Does Docker HEALTHCHECK disable container networking when unhealthy?

Hello,

I need some clarification in regards to using HEALTHCHECK on a docker service.

Context:
We are experimenting with a multi-node mariadb cluster and by utilizing HEALTHCHECK we would like the bootstrapping containers to remain unhealthy until bootstrapping is complete. We want this so that front-end users don’t access that particular container in the service until it is fully online and sync’d with the cluster. The issue is that bootstrapping relies on the network between containers in order to do a state transfer and it won’t work when a container isn’t accessible on the network.

Question:
When a container’s status is either starting or unhealthy does HEALTHCHECK completely kill network access to and from the container?
As an example, when a container is healthy I can run the command getent hosts tasks.<service_name> inside the container which returns the IP address of other containers in a service. However, when the same container is unhealthy that command does not return anything… Hence my suspicion that HEALTHCHECK kills the network at the container level (as opposed to at the service/load balancer level) if the container isn’t healthy.

Thanks in advance

Maybe I am wrong, because I don’t use it too often, but why would a health “CHECK” change anything? :slight_smile: When a healthcheck checks the network status but it brakes the network because the container unhealthy, it would never become healthy.
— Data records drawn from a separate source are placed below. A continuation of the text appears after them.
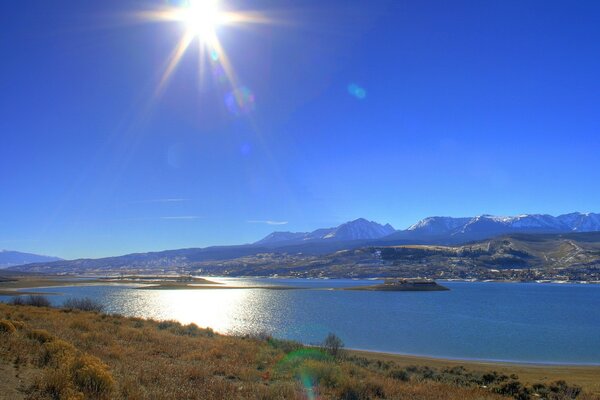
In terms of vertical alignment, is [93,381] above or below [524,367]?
above

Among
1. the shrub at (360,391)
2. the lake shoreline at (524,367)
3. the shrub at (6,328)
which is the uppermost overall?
the shrub at (6,328)

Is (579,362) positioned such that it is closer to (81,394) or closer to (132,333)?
(132,333)

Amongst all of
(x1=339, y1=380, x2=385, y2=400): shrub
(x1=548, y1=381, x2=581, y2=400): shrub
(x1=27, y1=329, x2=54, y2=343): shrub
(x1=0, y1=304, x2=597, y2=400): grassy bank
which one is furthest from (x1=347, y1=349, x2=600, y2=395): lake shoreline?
(x1=27, y1=329, x2=54, y2=343): shrub

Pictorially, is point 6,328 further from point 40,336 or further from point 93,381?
point 93,381

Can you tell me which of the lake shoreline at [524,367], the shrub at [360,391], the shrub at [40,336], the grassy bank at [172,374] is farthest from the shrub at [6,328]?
the lake shoreline at [524,367]

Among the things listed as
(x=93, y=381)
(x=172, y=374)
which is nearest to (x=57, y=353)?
(x=172, y=374)

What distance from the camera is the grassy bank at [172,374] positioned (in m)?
9.86

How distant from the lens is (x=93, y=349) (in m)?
16.0

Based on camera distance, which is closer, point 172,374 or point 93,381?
point 93,381

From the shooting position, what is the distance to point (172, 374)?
12727 millimetres

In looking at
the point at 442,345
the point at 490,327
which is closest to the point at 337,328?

Healthcheck doesn’t only check the network status. It can check any condition (for example status of the mysqld service). And if my observation is correct, if the condition isn’t met it puts the container in the “unhealthy” state effectively removing it from the network even though it is running (as unhealthy)

I know that. It was just an example why it should not affect the network or anything unless you use a command in the healthcheck that does.

I see… I get your point now and it’s a good point. So maybe there is another reason why the ‘getent’ command doesn’t work while the container is starting.

I ran some more tests and found my own answer. Basically docker does not kill container networking when it is either in the started or unhealthy phase. The reason getent hosts tasks.<service_name> command does not work during those phases is that that command goes back to get the container IP address through the service which does not have the unhealthy container(s) assigned to it.